**ACTION ITEM:**
Would it be possible to output exactly, and only, the lines below from the one holding "Bé một ngày" to the last line, both included, with every picture left out?

Start of COLLECTED MATERIAL

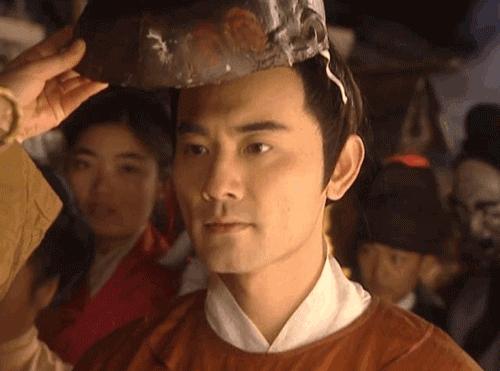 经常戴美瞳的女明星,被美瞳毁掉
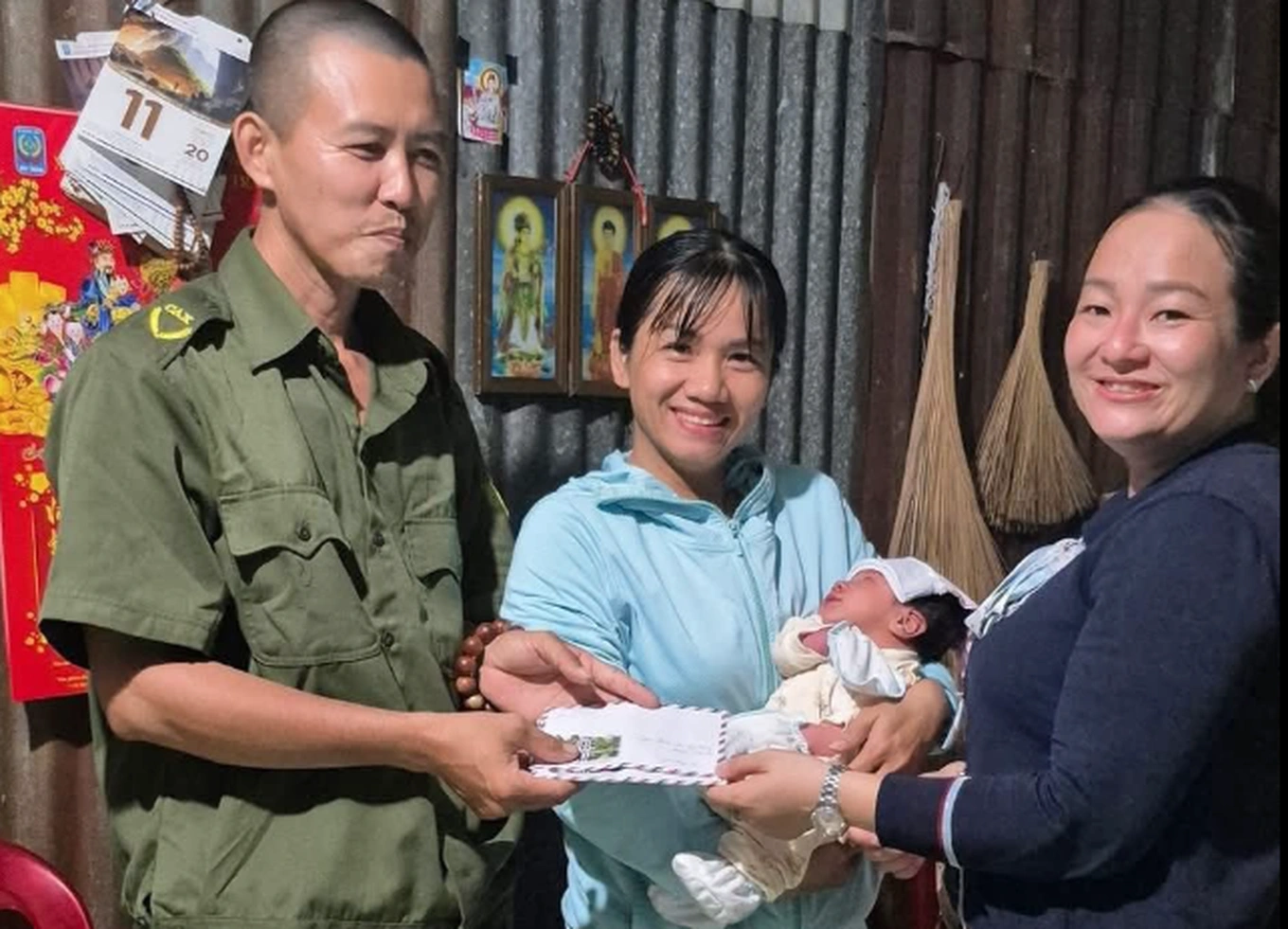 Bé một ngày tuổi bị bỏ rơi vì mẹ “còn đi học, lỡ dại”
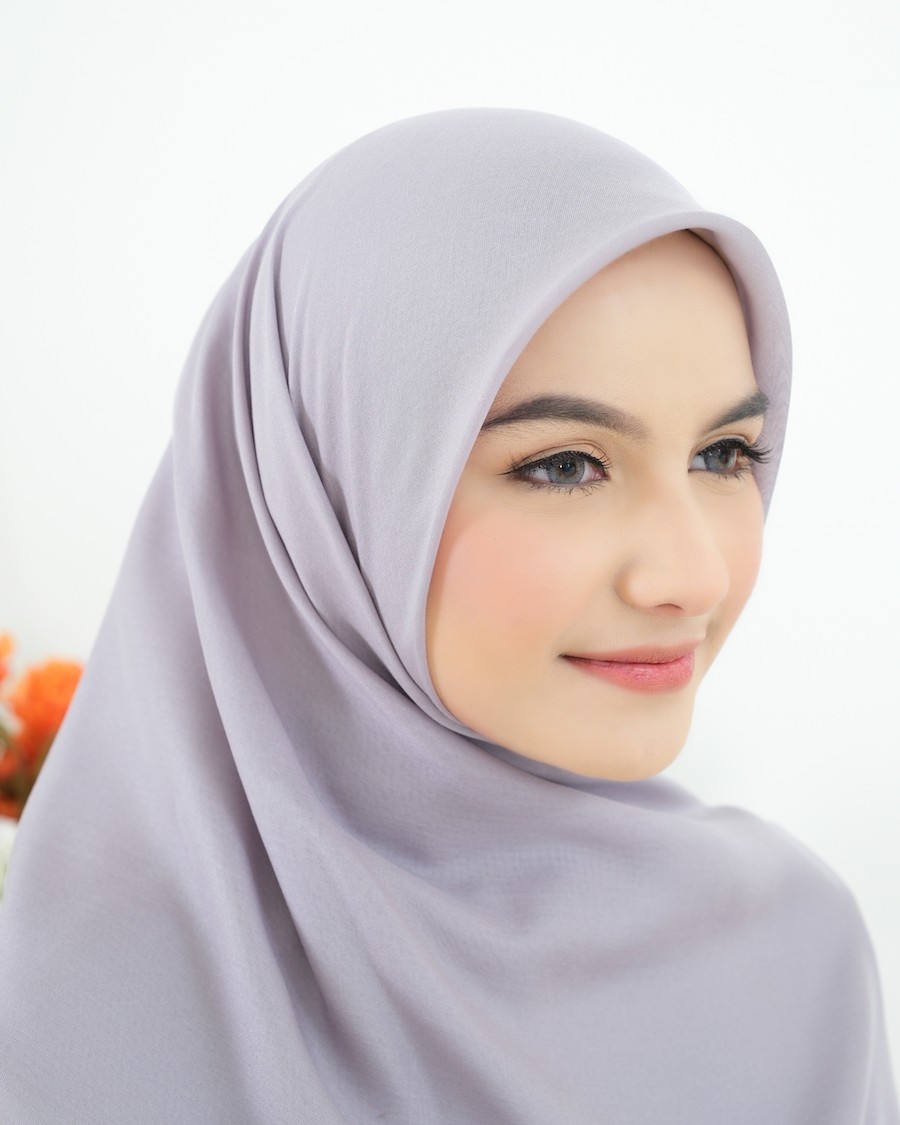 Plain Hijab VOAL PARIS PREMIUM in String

End of COLLECTED MATERIAL

**RESULT BELOW:**
 Bé một ngày tuổi bị bỏ rơi vì mẹ “còn đi học, lỡ dại”
 Plain Hijab VOAL PARIS PREMIUM in String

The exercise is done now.